◆ TASK STATEMENT: Each line of the data must be reproduced as it appears.

· · · ·

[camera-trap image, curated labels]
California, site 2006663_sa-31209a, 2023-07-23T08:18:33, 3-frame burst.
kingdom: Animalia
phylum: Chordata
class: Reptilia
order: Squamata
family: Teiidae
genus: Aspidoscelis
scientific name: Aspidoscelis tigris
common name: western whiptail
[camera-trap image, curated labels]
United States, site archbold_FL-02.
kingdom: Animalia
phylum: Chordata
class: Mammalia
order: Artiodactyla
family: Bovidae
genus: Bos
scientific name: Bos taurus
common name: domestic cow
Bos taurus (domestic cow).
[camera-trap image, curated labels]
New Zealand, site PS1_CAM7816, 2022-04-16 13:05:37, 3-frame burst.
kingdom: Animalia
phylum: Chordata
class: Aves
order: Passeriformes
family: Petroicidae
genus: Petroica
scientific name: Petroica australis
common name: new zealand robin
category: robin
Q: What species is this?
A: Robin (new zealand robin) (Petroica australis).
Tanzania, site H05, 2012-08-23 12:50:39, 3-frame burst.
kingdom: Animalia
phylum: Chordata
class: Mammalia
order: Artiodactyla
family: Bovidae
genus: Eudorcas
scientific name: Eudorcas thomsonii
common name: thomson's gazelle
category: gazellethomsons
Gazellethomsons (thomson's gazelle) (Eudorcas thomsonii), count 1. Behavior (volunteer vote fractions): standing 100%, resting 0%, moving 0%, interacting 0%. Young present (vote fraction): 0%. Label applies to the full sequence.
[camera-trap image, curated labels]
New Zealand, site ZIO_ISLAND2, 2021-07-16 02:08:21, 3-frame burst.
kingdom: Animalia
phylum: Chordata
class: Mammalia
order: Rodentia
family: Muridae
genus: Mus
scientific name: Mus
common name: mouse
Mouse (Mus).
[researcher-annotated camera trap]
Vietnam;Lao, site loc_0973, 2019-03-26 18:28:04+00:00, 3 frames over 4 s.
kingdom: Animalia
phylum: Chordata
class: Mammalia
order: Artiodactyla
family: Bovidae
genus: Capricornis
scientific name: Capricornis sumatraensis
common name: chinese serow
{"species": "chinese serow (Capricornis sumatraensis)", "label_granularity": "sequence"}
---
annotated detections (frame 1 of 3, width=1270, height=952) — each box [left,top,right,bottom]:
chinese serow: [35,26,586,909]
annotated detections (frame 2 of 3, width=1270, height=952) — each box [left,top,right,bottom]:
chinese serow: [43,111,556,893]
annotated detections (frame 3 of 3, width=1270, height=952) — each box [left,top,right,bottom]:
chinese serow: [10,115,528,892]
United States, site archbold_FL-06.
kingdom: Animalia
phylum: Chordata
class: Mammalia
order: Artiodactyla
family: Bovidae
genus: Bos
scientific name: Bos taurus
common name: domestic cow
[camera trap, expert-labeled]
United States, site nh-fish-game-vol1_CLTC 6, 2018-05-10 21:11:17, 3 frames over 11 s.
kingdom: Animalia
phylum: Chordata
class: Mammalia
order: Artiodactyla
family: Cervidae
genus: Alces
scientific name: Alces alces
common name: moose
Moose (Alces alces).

· · · ·

◆ ANSWER TO THIS EXERCISE:
[camera-trap image, curated labels]
California, site 2006663_sa-31209a, 2023-07-23T08:18:33, 3-frame burst.
kingdom: Animalia
phylum: Chordata
class: Reptilia
order: Squamata
family: Teiidae
genus: Aspidoscelis
scientific name: Aspidoscelis tigris
common name: western whiptail
[camera-trap image, curated labels]
United States, site archbold_FL-02.
kingdom: Animalia
phylum: Chordata
class: Mammalia
order: Artiodactyla
family: Bovidae
genus: Bos
scientific name: Bos taurus
common name: domestic cow
Bos taurus (domestic cow).
[camera-trap image, curated labels]
New Zealand, site PS1_CAM7816, 2022-04-16 13:05:37, 3-frame burst.
kingdom: Animalia
phylum: Chordata
class: Aves
order: Passeriformes
family: Petroicidae
genus: Petroica
scientific name: Petroica australis
common name: new zealand robin
category: robin
Q: What species is this?
A: Robin (new zealand robin) (Petroica australis).
Tanzania, site H05, 2012-08-23 12:50:39, 3-frame burst.
kingdom: Animalia
phylum: Chordata
class: Mammalia
order: Artiodactyla
family: Bovidae
genus: Eudorcas
scientific name: Eudorcas thomsonii
common name: thomson's gazelle
category: gazellethomsons
Gazellethomsons (thomson's gazelle) (Eudorcas thomsonii), count 1. Behavior (volunteer vote fractions): standing 100%, resting 0%, moving 0%, interacting 0%. Young present (vote fraction): 0%. Label applies to the full sequence.
[camera-trap image, curated labels]
New Zealand, site ZIO_ISLAND2, 2021-07-16 02:08:21, 3-frame burst.
kingdom: Animalia
phylum: Chordata
class: Mammalia
order: Rodentia
family: Muridae
genus: Mus
scientific name: Mus
common name: mouse
Mouse (Mus).
[researcher-annotated camera trap]
Vietnam;Lao, site loc_0973, 2019-03-26 18:28:04+00:00, 3 frames over 4 s.
kingdom: Animalia
phylum: Chordata
class: Mammalia
order: Artiodactyla
family: Bovidae
genus: Capricornis
scientific name: Capricornis sumatraensis
common name: chinese serow
{"species": "chinese serow (Capricornis sumatraensis)", "label_granularity": "sequence"}
---
annotated detections (frame 1 of 3, width=1270, height=952) — each box [left,top,right,bottom]:
chinese serow: [35,26,586,909]
annotated detections (frame 2 of 3, width=1270, height=952) — each box [left,top,right,bottom]:
chinese serow: [43,111,556,893]
annotated detections (frame 3 of 3, width=1270, height=952) — each box [left,top,right,bottom]:
chinese serow: [10,115,528,892]
United States, site archbold_FL-06.
kingdom: Animalia
phylum: Chordata
class: Mammalia
order: Artiodactyla
family: Bovidae
genus: Bos
scientific name: Bos taurus
common name: domestic cow
[camera trap, expert-labeled]
United States, site nh-fish-game-vol1_CLTC 6, 2018-05-10 21:11:17, 3 frames over 11 s.
kingdom: Animalia
phylum: Chordata
class: Mammalia
order: Artiodactyla
family: Cervidae
genus: Alces
scientific name: Alces alces
common name: moose
Moose (Alces alces).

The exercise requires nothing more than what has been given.